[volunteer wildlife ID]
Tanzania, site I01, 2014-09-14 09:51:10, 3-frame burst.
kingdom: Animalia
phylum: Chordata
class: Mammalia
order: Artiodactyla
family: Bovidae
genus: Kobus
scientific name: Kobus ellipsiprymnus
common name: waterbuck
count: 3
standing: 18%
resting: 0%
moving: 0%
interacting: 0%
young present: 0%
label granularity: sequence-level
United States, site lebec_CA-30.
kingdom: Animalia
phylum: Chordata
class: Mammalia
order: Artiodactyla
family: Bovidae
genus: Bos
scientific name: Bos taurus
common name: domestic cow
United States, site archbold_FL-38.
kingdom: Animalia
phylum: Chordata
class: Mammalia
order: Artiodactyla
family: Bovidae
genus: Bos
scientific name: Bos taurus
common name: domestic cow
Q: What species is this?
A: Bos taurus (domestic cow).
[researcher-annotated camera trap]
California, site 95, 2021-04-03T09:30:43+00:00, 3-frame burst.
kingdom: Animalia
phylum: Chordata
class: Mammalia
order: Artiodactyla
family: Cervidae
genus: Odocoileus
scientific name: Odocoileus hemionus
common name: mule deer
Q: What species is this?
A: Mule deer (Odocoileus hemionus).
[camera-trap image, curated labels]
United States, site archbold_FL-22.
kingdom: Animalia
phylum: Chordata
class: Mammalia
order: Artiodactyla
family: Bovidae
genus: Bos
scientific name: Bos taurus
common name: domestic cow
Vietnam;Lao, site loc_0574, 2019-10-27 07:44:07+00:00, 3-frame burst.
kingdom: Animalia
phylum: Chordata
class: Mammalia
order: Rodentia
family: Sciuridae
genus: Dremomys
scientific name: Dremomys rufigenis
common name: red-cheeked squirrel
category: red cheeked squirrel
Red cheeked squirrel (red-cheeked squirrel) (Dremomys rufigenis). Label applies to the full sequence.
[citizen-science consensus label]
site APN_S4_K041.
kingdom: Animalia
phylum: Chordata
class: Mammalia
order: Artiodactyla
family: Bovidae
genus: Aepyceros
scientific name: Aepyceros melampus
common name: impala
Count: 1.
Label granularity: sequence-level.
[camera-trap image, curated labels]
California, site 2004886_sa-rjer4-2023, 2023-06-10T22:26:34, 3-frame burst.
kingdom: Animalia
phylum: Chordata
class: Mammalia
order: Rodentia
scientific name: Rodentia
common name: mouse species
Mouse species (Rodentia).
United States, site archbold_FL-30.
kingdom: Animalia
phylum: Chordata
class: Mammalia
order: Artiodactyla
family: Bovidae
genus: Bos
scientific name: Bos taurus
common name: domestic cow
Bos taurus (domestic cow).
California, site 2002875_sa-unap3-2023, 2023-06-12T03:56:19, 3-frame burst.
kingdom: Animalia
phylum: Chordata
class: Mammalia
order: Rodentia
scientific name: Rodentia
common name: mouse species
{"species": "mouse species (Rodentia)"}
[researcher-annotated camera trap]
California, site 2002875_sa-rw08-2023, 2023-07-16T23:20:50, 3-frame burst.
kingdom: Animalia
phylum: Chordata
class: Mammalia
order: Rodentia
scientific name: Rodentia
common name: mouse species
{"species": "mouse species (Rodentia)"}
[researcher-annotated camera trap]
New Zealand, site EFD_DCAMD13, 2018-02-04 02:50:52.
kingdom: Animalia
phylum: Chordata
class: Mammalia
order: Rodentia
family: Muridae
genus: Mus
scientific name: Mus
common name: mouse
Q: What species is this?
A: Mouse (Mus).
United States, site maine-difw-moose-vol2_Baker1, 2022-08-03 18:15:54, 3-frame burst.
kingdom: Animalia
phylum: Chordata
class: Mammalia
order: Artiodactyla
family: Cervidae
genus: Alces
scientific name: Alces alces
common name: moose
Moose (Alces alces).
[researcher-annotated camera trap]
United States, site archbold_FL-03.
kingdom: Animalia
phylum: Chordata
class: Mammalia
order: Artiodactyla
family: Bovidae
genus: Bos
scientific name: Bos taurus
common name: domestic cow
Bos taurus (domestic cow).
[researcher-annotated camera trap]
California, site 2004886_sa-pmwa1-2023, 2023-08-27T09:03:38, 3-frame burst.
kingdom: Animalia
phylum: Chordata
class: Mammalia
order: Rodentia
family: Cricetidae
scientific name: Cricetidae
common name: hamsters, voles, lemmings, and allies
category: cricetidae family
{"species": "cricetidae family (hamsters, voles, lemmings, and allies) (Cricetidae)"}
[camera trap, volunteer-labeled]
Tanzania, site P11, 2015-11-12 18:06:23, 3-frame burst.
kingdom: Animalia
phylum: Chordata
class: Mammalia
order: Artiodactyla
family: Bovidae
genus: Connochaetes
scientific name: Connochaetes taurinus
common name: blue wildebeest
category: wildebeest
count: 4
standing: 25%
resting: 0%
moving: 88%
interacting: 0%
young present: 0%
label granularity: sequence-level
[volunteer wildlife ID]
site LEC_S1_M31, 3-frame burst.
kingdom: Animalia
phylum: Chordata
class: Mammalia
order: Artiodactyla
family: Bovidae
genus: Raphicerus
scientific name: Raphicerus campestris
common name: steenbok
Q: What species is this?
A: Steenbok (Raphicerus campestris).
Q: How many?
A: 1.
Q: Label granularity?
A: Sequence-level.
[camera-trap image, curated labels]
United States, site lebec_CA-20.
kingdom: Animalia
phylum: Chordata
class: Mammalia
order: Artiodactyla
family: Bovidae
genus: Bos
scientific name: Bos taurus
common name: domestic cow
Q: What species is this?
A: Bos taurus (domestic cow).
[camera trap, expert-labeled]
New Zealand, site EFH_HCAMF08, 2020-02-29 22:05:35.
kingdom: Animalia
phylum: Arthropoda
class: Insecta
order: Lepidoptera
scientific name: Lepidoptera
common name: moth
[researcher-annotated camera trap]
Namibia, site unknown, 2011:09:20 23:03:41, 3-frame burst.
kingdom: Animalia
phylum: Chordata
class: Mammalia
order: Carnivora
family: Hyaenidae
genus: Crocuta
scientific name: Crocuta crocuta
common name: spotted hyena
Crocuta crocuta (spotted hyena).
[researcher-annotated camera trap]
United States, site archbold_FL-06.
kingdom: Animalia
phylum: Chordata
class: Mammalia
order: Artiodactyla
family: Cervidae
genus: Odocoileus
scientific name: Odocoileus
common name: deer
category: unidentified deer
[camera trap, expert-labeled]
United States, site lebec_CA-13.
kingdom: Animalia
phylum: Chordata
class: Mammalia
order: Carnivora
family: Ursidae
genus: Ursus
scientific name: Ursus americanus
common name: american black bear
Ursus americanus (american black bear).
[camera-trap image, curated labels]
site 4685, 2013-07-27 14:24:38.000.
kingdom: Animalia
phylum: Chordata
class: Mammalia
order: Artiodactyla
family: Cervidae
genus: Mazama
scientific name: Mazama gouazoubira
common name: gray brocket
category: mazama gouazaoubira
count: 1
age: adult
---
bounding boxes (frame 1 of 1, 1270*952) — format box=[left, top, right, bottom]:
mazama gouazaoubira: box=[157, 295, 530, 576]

### Your objective
Type out the material above once more, exactly.

### Exercise result
[volunteer wildlife ID]
Tanzania, site I01, 2014-09-14 09:51:10, 3-frame burst.
kingdom: Animalia
phylum: Chordata
class: Mammalia
order: Artiodactyla
family: Bovidae
genus: Kobus
scientific name: Kobus ellipsiprymnus
common name: waterbuck
count: 3
standing: 18%
resting: 0%
moving: 0%
interacting: 0%
young present: 0%
label granularity: sequence-level
United States, site lebec_CA-30.
kingdom: Animalia
phylum: Chordata
class: Mammalia
order: Artiodactyla
family: Bovidae
genus: Bos
scientific name: Bos taurus
common name: domestic cow
United States, site archbold_FL-38.
kingdom: Animalia
phylum: Chordata
class: Mammalia
order: Artiodactyla
family: Bovidae
genus: Bos
scientific name: Bos taurus
common name: domestic cow
Q: What species is this?
A: Bos taurus (domestic cow).
[researcher-annotated camera trap]
California, site 95, 2021-04-03T09:30:43+00:00, 3-frame burst.
kingdom: Animalia
phylum: Chordata
class: Mammalia
order: Artiodactyla
family: Cervidae
genus: Odocoileus
scientific name: Odocoileus hemionus
common name: mule deer
Q: What species is this?
A: Mule deer (Odocoileus hemionus).
[camera-trap image, curated labels]
United States, site archbold_FL-22.
kingdom: Animalia
phylum: Chordata
class: Mammalia
order: Artiodactyla
family: Bovidae
genus: Bos
scientific name: Bos taurus
common name: domestic cow
Vietnam;Lao, site loc_0574, 2019-10-27 07:44:07+00:00, 3-frame burst.
kingdom: Animalia
phylum: Chordata
class: Mammalia
order: Rodentia
family: Sciuridae
genus: Dremomys
scientific name: Dremomys rufigenis
common name: red-cheeked squirrel
category: red cheeked squirrel
Red cheeked squirrel (red-cheeked squirrel) (Dremomys rufigenis). Label applies to the full sequence.
[citizen-science consensus label]
site APN_S4_K041.
kingdom: Animalia
phylum: Chordata
class: Mammalia
order: Artiodactyla
family: Bovidae
genus: Aepyceros
scientific name: Aepyceros melampus
common name: impala
Count: 1.
Label granularity: sequence-level.
[camera-trap image, curated labels]
California, site 2004886_sa-rjer4-2023, 2023-06-10T22:26:34, 3-frame burst.
kingdom: Animalia
phylum: Chordata
class: Mammalia
order: Rodentia
scientific name: Rodentia
common name: mouse species
Mouse species (Rodentia).
United States, site archbold_FL-30.
kingdom: Animalia
phylum: Chordata
class: Mammalia
order: Artiodactyla
family: Bovidae
genus: Bos
scientific name: Bos taurus
common name: domestic cow
Bos taurus (domestic cow).
California, site 2002875_sa-unap3-2023, 2023-06-12T03:56:19, 3-frame burst.
kingdom: Animalia
phylum: Chordata
class: Mammalia
order: Rodentia
scientific name: Rodentia
common name: mouse species
{"species": "mouse species (Rodentia)"}
[researcher-annotated camera trap]
California, site 2002875_sa-rw08-2023, 2023-07-16T23:20:50, 3-frame burst.
kingdom: Animalia
phylum: Chordata
class: Mammalia
order: Rodentia
scientific name: Rodentia
common name: mouse species
{"species": "mouse species (Rodentia)"}
[researcher-annotated camera trap]
New Zealand, site EFD_DCAMD13, 2018-02-04 02:50:52.
kingdom: Animalia
phylum: Chordata
class: Mammalia
order: Rodentia
family: Muridae
genus: Mus
scientific name: Mus
common name: mouse
Q: What species is this?
A: Mouse (Mus).
United States, site maine-difw-moose-vol2_Baker1, 2022-08-03 18:15:54, 3-frame burst.
kingdom: Animalia
phylum: Chordata
class: Mammalia
order: Artiodactyla
family: Cervidae
genus: Alces
scientific name: Alces alces
common name: moose
Moose (Alces alces).
[researcher-annotated camera trap]
United States, site archbold_FL-03.
kingdom: Animalia
phylum: Chordata
class: Mammalia
order: Artiodactyla
family: Bovidae
genus: Bos
scientific name: Bos taurus
common name: domestic cow
Bos taurus (domestic cow).
[researcher-annotated camera trap]
California, site 2004886_sa-pmwa1-2023, 2023-08-27T09:03:38, 3-frame burst.
kingdom: Animalia
phylum: Chordata
class: Mammalia
order: Rodentia
family: Cricetidae
scientific name: Cricetidae
common name: hamsters, voles, lemmings, and allies
category: cricetidae family
{"species": "cricetidae family (hamsters, voles, lemmings, and allies) (Cricetidae)"}
[camera trap, volunteer-labeled]
Tanzania, site P11, 2015-11-12 18:06:23, 3-frame burst.
kingdom: Animalia
phylum: Chordata
class: Mammalia
order: Artiodactyla
family: Bovidae
genus: Connochaetes
scientific name: Connochaetes taurinus
common name: blue wildebeest
category: wildebeest
count: 4
standing: 25%
resting: 0%
moving: 88%
interacting: 0%
young present: 0%
label granularity: sequence-level
[volunteer wildlife ID]
site LEC_S1_M31, 3-frame burst.
kingdom: Animalia
phylum: Chordata
class: Mammalia
order: Artiodactyla
family: Bovidae
genus: Raphicerus
scientific name: Raphicerus campestris
common name: steenbok
Q: What species is this?
A: Steenbok (Raphicerus campestris).
Q: How many?
A: 1.
Q: Label granularity?
A: Sequence-level.
[camera-trap image, curated labels]
United States, site lebec_CA-20.
kingdom: Animalia
phylum: Chordata
class: Mammalia
order: Artiodactyla
family: Bovidae
genus: Bos
scientific name: Bos taurus
common name: domestic cow
Q: What species is this?
A: Bos taurus (domestic cow).
[camera trap, expert-labeled]
New Zealand, site EFH_HCAMF08, 2020-02-29 22:05:35.
kingdom: Animalia
phylum: Arthropoda
class: Insecta
order: Lepidoptera
scientific name: Lepidoptera
common name: moth
[researcher-annotated camera trap]
Namibia, site unknown, 2011:09:20 23:03:41, 3-frame burst.
kingdom: Animalia
phylum: Chordata
class: Mammalia
order: Carnivora
family: Hyaenidae
genus: Crocuta
scientific name: Crocuta crocuta
common name: spotted hyena
Crocuta crocuta (spotted hyena).
[researcher-annotated camera trap]
United States, site archbold_FL-06.
kingdom: Animalia
phylum: Chordata
class: Mammalia
order: Artiodactyla
family: Cervidae
genus: Odocoileus
scientific name: Odocoileus
common name: deer
category: unidentified deer
[camera trap, expert-labeled]
United States, site lebec_CA-13.
kingdom: Animalia
phylum: Chordata
class: Mammalia
order: Carnivora
family: Ursidae
genus: Ursus
scientific name: Ursus americanus
common name: american black bear
Ursus americanus (american black bear).
[camera-trap image, curated labels]
site 4685, 2013-07-27 14:24:38.000.
kingdom: Animalia
phylum: Chordata
class: Mammalia
order: Artiodactyla
family: Cervidae
genus: Mazama
scientific name: Mazama gouazoubira
common name: gray brocket
category: mazama gouazaoubira
count: 1
age: adult
---
bounding boxes (frame 1 of 1, 1270*952) — format box=[left, top, right, bottom]:
mazama gouazaoubira: box=[157, 295, 530, 576]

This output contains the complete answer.